Jakarta, KPonline – Konfederasi Serikat Pekerja Indonesia (KSPI) menerima kunjungan delegasi United Federation of Danish Workers (3F International Union) pada Jumat (24/4/2026), dalam rangka memperkuat solidaritas internasional dan menjajaki kerja sama strategis bagi penguatan serikat pekerja di sektor Tekstil, Garment, Sepatu (Alas Kaki), dan Kulit (TGSL) di Indonesia.
Pertemuan ini menjadi momentum penting bagi gerakan buruh Indonesia untuk memperluas kerja sama global, sekaligus memperkuat kapasitas organisasi dalam menghadapi tantangan industri yang semakin dipengaruhi dinamika rantai pasok internasional.
KSPI dalam pertemuan tersebut diwakili oleh Sekretaris Jenderal KSPI Ramidi, Wakil Presiden KSPI Bidang Luar Negeri Prihanani, serta Anggota Majelis Nasional KSPI yang juga Ketua Umum SPN, Iwan Kusmawan. Turut hadir pula perwakilan unsur TGSL KSPI dari SPAI FSPMI dan SPN.
Sementara delegasi 3F International Union dihadiri Buddhi Acharya selaku Program Coordinator dan C. Mikkelsen dari 3F Denmark.
Dalam dialog tersebut, kedua pihak membahas berbagai perkembangan dan tantangan yang dihadapi pekerja di sektor TGSL, mulai dari kondisi kerja, perlindungan tenaga kerja, hak-hak normatif pekerja, hingga penguatan organisasi serikat di tingkat basis.
Salah satu fokus utama pembahasan adalah peluang kerja sama program antara 3F International Union dan KSPI yang diarahkan untuk meningkatkan kapasitas anggota serikat, khususnya yang tergabung dalam SPAI FSPMI dan SPN, melalui penguatan pendidikan, advokasi, serta pengorganisasian pekerja.
KSPI menyambut positif inisiatif kerja sama ini sebagai bagian dari upaya memperkuat solidaritas internasional antarserikat pekerja, terutama di tengah tantangan global yang terus mempengaruhi sektor padat karya seperti TGSL.
Dalam pertemuan tersebut mengemuka pandangan bahwa kolaborasi lintas negara menjadi semakin penting, mengingat sektor tekstil, garmen, alas kaki, dan kulit sangat bergantung pada rantai pasok global yang kerap berdampak langsung terhadap kondisi kerja dan keberlangsungan pekerjaan buruh.
Melalui kerja sama ini, diharapkan lahir program-program konkret yang tidak hanya memperkuat organisasi serikat pekerja, tetapi juga berdampak langsung terhadap peningkatan kesejahteraan, perlindungan, dan posisi tawar pekerja di sektor TGSL.

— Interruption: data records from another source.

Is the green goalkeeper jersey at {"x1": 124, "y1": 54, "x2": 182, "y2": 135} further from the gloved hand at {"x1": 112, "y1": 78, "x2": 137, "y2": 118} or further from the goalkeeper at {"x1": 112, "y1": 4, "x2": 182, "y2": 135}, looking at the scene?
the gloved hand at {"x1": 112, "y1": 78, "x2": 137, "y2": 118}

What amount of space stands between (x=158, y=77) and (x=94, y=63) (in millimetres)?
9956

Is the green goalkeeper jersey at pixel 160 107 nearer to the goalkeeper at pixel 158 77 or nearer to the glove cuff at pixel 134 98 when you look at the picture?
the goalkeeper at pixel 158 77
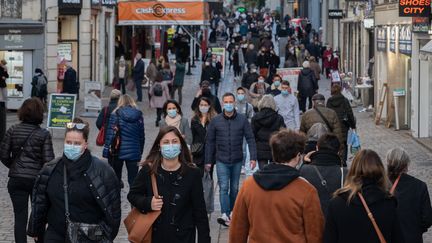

Pertemuan ini sekaligus menegaskan komitmen KSPI untuk terus membangun jejaring internasional sebagai bagian dari strategi memperkuat perjuangan buruh Indonesia di tengah tantangan industri global.
Ke depan, KSPI berharap komunikasi dan koordinasi dengan 3F International Union dapat terus ditingkatkan, sehingga kerja sama ini berkembang menjadi langkah strategis jangka panjang dalam membangun gerakan serikat pekerja yang lebih kuat, solid, dan berdaya saing secara global.